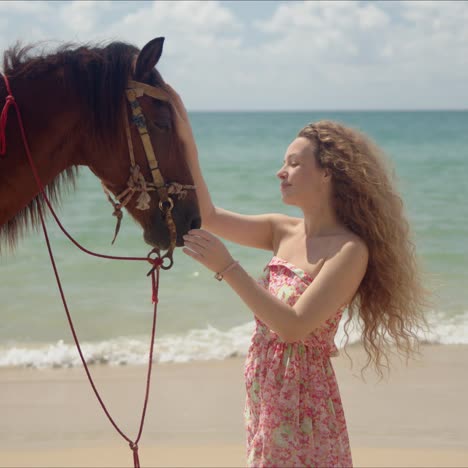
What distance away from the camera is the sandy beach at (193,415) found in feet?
12.5

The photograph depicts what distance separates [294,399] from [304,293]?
0.33m

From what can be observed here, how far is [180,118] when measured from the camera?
6.95ft

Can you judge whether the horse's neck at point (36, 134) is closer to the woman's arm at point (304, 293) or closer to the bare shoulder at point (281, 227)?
the woman's arm at point (304, 293)

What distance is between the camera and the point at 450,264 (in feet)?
28.2

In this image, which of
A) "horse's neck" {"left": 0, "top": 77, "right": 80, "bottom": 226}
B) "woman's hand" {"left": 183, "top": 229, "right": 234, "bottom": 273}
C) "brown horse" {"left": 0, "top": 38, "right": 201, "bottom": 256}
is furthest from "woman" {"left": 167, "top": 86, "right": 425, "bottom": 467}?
"horse's neck" {"left": 0, "top": 77, "right": 80, "bottom": 226}

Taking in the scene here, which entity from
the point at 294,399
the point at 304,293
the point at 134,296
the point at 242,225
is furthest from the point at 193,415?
the point at 134,296

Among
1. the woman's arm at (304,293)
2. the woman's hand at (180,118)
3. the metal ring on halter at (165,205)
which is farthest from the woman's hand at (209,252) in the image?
the woman's hand at (180,118)

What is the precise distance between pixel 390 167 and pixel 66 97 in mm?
1156

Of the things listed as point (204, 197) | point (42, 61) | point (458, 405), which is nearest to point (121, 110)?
point (42, 61)

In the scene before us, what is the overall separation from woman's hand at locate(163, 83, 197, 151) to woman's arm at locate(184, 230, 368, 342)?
0.30 m

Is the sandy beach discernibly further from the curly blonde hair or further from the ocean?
the curly blonde hair

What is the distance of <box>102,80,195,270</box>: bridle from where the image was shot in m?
1.96

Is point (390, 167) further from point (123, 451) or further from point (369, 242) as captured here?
point (123, 451)

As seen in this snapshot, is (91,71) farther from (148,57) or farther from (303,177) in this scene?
(303,177)
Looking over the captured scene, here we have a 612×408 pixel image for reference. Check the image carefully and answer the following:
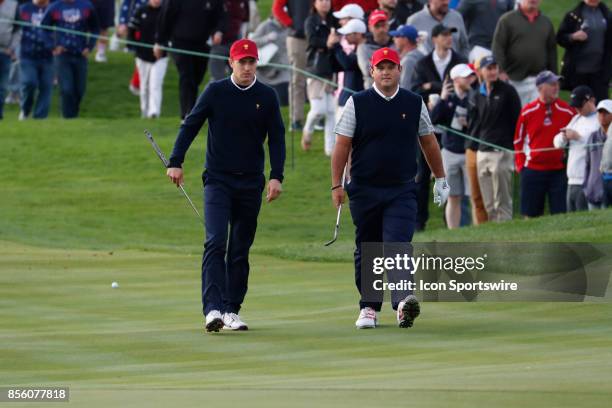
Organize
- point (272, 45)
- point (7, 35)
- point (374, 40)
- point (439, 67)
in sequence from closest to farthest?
point (439, 67)
point (374, 40)
point (272, 45)
point (7, 35)

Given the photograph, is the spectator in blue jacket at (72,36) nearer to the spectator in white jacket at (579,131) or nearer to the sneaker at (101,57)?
the sneaker at (101,57)

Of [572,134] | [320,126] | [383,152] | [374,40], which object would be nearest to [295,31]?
[320,126]

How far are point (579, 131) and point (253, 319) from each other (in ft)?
25.9

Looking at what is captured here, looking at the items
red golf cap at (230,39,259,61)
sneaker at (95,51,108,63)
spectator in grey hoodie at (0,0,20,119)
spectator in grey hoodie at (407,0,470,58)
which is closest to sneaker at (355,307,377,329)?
red golf cap at (230,39,259,61)

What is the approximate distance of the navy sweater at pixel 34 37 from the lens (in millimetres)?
28219

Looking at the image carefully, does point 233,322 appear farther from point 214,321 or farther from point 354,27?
point 354,27

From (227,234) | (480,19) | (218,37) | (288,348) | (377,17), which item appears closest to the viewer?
(288,348)

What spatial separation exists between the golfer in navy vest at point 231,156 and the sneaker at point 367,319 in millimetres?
903

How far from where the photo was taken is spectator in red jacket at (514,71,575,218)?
2139cm

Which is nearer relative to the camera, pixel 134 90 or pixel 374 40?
pixel 374 40

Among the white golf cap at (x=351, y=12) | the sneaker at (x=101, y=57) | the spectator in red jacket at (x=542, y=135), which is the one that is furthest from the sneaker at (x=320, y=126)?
the sneaker at (x=101, y=57)

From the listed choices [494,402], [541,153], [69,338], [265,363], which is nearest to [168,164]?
[69,338]

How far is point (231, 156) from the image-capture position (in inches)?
528

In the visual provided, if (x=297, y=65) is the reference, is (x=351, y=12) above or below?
above
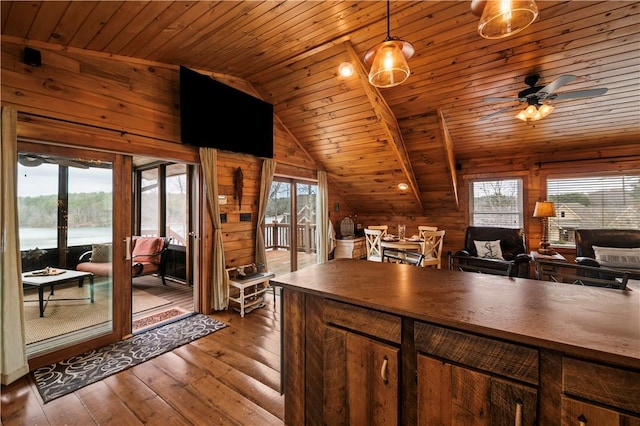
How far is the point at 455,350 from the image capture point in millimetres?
1149

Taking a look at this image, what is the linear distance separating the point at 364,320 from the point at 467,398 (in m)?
0.51

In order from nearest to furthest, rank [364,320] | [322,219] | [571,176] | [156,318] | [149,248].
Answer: [364,320] → [156,318] → [571,176] → [149,248] → [322,219]

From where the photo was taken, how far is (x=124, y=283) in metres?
2.96

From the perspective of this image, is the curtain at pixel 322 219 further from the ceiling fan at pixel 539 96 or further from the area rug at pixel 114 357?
the ceiling fan at pixel 539 96

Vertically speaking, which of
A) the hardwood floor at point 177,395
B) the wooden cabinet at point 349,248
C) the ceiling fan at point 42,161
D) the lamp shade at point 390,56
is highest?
the lamp shade at point 390,56

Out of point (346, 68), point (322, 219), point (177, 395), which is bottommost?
point (177, 395)

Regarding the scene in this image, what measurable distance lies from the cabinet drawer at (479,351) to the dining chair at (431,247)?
3.52m

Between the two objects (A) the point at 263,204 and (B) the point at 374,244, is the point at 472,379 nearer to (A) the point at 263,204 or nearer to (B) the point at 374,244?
(A) the point at 263,204

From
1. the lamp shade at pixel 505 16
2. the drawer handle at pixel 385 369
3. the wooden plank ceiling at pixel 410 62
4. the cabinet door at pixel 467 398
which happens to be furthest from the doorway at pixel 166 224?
the lamp shade at pixel 505 16

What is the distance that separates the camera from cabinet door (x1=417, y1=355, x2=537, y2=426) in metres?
1.02

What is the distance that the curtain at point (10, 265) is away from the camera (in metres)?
2.15

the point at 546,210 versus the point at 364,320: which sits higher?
the point at 546,210

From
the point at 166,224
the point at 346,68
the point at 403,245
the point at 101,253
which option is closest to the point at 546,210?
the point at 403,245

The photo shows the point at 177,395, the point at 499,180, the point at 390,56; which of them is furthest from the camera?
the point at 499,180
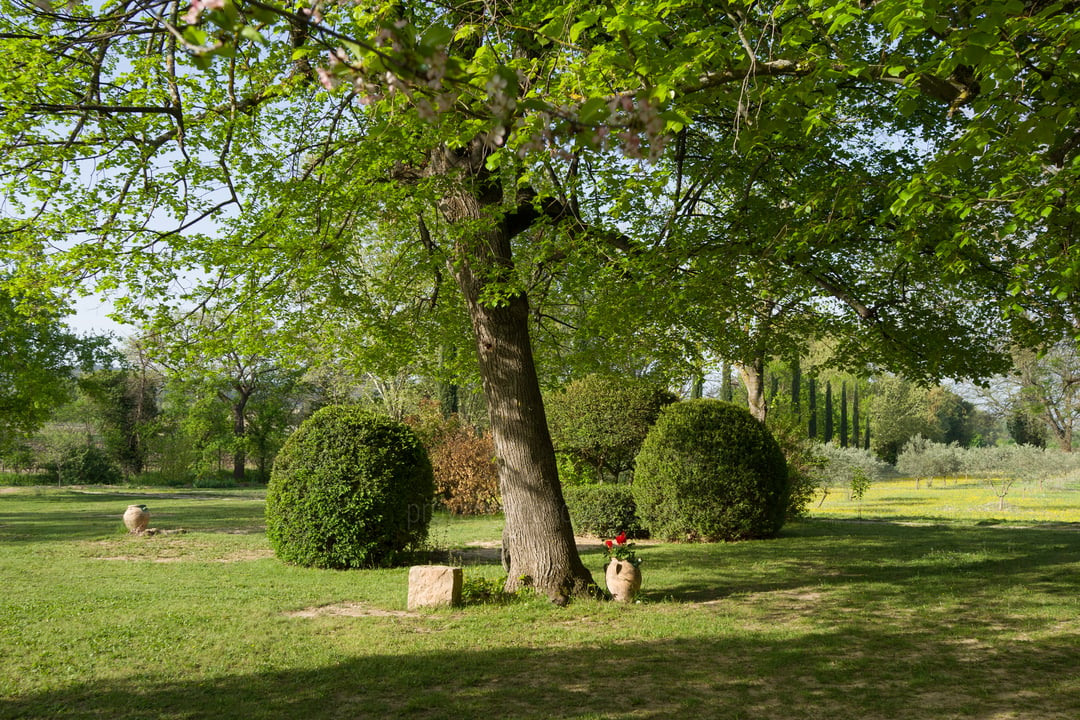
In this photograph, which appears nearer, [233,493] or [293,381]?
[233,493]

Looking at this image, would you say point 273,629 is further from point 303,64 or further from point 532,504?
point 303,64

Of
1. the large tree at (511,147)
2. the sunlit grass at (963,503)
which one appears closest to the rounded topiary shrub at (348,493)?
the large tree at (511,147)

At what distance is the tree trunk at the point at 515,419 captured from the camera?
7.93 meters

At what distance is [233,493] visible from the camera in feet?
97.9

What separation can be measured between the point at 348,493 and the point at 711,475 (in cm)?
599

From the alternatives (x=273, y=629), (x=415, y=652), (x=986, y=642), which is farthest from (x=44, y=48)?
(x=986, y=642)

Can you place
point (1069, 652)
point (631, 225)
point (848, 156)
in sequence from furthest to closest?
point (631, 225)
point (848, 156)
point (1069, 652)

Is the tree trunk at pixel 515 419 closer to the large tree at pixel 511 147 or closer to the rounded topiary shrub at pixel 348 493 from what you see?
the large tree at pixel 511 147

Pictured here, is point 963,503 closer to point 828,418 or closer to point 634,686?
point 828,418

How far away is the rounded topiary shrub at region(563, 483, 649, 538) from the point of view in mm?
14031

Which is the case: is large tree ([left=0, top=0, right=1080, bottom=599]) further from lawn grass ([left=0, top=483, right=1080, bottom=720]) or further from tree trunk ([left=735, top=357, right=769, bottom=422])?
tree trunk ([left=735, top=357, right=769, bottom=422])

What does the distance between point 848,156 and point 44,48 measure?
8376 mm

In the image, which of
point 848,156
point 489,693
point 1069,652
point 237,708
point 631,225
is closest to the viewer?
point 237,708

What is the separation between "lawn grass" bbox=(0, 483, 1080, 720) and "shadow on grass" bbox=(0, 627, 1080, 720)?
0.8 inches
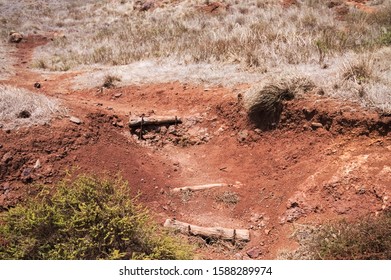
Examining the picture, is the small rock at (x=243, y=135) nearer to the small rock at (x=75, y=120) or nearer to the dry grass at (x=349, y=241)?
the dry grass at (x=349, y=241)

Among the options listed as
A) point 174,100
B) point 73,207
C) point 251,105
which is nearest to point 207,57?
point 174,100

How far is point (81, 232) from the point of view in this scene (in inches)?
140

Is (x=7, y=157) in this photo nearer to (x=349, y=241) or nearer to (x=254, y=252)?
(x=254, y=252)

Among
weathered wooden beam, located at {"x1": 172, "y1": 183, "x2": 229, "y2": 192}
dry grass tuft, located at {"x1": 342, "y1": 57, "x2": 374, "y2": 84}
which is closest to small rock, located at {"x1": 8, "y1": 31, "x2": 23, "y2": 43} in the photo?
weathered wooden beam, located at {"x1": 172, "y1": 183, "x2": 229, "y2": 192}

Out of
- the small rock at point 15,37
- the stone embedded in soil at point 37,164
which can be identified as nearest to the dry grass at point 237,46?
the small rock at point 15,37

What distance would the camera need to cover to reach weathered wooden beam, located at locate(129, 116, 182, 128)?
271 inches

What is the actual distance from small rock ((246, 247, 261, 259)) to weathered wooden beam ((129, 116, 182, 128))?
10.8 ft

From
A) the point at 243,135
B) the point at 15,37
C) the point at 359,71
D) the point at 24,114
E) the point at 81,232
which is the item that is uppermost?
the point at 359,71

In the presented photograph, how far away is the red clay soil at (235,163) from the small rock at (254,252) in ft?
0.06

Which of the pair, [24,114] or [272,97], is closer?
[24,114]

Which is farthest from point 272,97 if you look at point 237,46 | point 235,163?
point 237,46

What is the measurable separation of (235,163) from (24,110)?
3604 mm

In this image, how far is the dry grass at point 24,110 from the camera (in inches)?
226
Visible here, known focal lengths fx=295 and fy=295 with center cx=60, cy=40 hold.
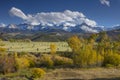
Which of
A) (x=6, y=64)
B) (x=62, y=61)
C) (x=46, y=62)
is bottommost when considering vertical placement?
(x=6, y=64)

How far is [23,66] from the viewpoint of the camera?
9212 cm

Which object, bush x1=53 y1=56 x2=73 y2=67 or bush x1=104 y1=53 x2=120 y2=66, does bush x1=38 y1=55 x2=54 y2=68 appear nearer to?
bush x1=53 y1=56 x2=73 y2=67

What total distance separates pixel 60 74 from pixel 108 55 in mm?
32635

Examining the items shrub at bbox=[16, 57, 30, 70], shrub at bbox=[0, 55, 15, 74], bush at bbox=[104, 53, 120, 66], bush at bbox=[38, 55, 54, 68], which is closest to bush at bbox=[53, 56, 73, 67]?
bush at bbox=[38, 55, 54, 68]

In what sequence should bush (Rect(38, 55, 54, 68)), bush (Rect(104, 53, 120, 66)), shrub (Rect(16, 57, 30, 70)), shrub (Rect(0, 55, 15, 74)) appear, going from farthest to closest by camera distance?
bush (Rect(38, 55, 54, 68)) → bush (Rect(104, 53, 120, 66)) → shrub (Rect(16, 57, 30, 70)) → shrub (Rect(0, 55, 15, 74))

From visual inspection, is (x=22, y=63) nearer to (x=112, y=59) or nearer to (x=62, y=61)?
(x=62, y=61)

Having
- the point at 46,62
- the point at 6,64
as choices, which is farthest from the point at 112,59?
the point at 6,64

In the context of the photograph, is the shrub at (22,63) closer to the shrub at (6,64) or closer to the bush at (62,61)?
the shrub at (6,64)

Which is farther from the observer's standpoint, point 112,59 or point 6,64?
point 112,59

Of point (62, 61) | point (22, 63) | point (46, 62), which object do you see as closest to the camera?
point (22, 63)

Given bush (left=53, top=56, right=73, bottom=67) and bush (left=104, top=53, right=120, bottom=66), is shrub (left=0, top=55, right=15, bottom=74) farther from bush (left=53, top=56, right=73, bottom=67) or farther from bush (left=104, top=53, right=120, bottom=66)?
bush (left=104, top=53, right=120, bottom=66)

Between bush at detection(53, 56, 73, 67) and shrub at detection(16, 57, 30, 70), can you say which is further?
bush at detection(53, 56, 73, 67)

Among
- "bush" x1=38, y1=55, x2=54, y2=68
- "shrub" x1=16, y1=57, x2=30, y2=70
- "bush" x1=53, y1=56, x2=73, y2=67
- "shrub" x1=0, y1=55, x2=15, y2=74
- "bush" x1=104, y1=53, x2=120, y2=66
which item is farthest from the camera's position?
"bush" x1=53, y1=56, x2=73, y2=67

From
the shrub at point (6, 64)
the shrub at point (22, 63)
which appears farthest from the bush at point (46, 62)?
the shrub at point (6, 64)
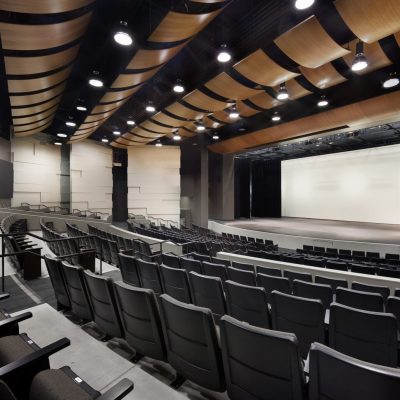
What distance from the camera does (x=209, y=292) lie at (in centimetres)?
319

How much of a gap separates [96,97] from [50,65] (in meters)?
2.43

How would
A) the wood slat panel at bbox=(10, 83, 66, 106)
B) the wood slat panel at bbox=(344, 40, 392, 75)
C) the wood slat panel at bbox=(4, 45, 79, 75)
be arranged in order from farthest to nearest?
the wood slat panel at bbox=(10, 83, 66, 106), the wood slat panel at bbox=(344, 40, 392, 75), the wood slat panel at bbox=(4, 45, 79, 75)

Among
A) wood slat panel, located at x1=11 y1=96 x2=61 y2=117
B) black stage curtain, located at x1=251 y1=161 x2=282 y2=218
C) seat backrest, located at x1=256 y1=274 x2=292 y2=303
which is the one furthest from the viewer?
black stage curtain, located at x1=251 y1=161 x2=282 y2=218

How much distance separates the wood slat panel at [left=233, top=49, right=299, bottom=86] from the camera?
598cm

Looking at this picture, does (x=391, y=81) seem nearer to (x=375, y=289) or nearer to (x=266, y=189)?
(x=375, y=289)

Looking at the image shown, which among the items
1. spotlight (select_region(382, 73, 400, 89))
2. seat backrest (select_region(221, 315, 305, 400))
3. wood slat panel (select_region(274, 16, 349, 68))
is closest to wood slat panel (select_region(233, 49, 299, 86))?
wood slat panel (select_region(274, 16, 349, 68))

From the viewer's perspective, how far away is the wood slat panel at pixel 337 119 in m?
8.45

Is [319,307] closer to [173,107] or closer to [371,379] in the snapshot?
[371,379]

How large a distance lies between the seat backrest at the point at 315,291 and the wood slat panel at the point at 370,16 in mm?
4661

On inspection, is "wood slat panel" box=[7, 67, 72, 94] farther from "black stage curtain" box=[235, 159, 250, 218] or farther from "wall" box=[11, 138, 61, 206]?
"black stage curtain" box=[235, 159, 250, 218]

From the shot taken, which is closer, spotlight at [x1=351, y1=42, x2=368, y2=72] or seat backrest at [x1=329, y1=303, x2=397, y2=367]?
seat backrest at [x1=329, y1=303, x2=397, y2=367]

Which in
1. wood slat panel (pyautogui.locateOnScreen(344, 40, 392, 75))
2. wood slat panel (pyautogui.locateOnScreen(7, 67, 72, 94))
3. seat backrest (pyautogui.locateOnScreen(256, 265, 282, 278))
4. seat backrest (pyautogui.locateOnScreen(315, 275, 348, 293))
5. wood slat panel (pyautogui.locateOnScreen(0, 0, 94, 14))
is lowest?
seat backrest (pyautogui.locateOnScreen(315, 275, 348, 293))

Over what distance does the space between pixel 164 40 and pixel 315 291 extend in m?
5.14

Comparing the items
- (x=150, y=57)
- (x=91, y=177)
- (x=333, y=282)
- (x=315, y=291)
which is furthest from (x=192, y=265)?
(x=91, y=177)
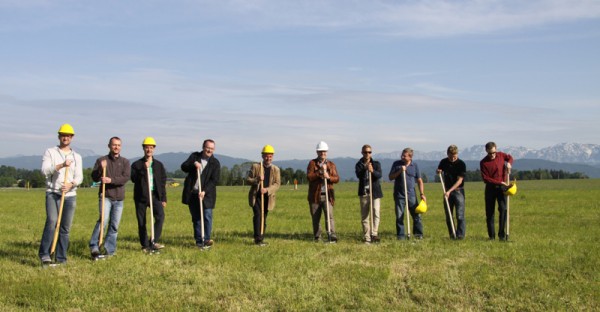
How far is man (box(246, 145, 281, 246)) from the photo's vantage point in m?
13.6

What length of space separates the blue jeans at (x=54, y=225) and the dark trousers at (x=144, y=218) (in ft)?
5.72

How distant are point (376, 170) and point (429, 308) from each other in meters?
6.08

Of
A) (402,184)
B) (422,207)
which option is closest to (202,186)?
(402,184)

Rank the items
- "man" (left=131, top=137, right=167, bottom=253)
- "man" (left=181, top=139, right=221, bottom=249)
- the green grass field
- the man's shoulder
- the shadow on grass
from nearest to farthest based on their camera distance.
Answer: the green grass field
the shadow on grass
"man" (left=131, top=137, right=167, bottom=253)
"man" (left=181, top=139, right=221, bottom=249)
the man's shoulder

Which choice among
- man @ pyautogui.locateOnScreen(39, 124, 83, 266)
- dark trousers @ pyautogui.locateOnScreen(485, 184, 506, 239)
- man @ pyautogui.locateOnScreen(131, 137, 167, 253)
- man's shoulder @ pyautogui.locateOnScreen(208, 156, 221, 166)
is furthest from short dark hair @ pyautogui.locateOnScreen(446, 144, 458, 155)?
man @ pyautogui.locateOnScreen(39, 124, 83, 266)

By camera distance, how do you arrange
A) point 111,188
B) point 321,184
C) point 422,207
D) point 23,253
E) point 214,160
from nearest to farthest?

TASK TO COMPLETE: Give back the lines of the listing from the one with "What length of" through the end, both included, exactly as written and with nothing added.

CORRECT RESULT:
What length of space separates the blue jeans at (x=54, y=225) and the dark trousers at (x=144, y=218) (in ft)?
5.72

How distant are point (376, 170) and point (429, 308) from each other in meters?
6.08

Of
A) (402,184)
B) (422,207)
which option is closest to (202,186)?
(402,184)

Rank the items
- "man" (left=131, top=137, right=167, bottom=253)
- "man" (left=181, top=139, right=221, bottom=249)
- the green grass field
- the man's shoulder
- the shadow on grass
from nearest to farthest based on their camera distance.
Answer: the green grass field
the shadow on grass
"man" (left=131, top=137, right=167, bottom=253)
"man" (left=181, top=139, right=221, bottom=249)
the man's shoulder

Which choice among
- man @ pyautogui.locateOnScreen(39, 124, 83, 266)
- dark trousers @ pyautogui.locateOnScreen(485, 184, 506, 239)
- man @ pyautogui.locateOnScreen(131, 137, 167, 253)
- man's shoulder @ pyautogui.locateOnScreen(208, 156, 221, 166)
is furthest from short dark hair @ pyautogui.locateOnScreen(446, 144, 458, 155)?
man @ pyautogui.locateOnScreen(39, 124, 83, 266)

By camera distance, how do you arrange
A) point 111,188
B) point 321,184
C) point 422,207
D) point 23,253
E) point 214,160
from nearest to farthest?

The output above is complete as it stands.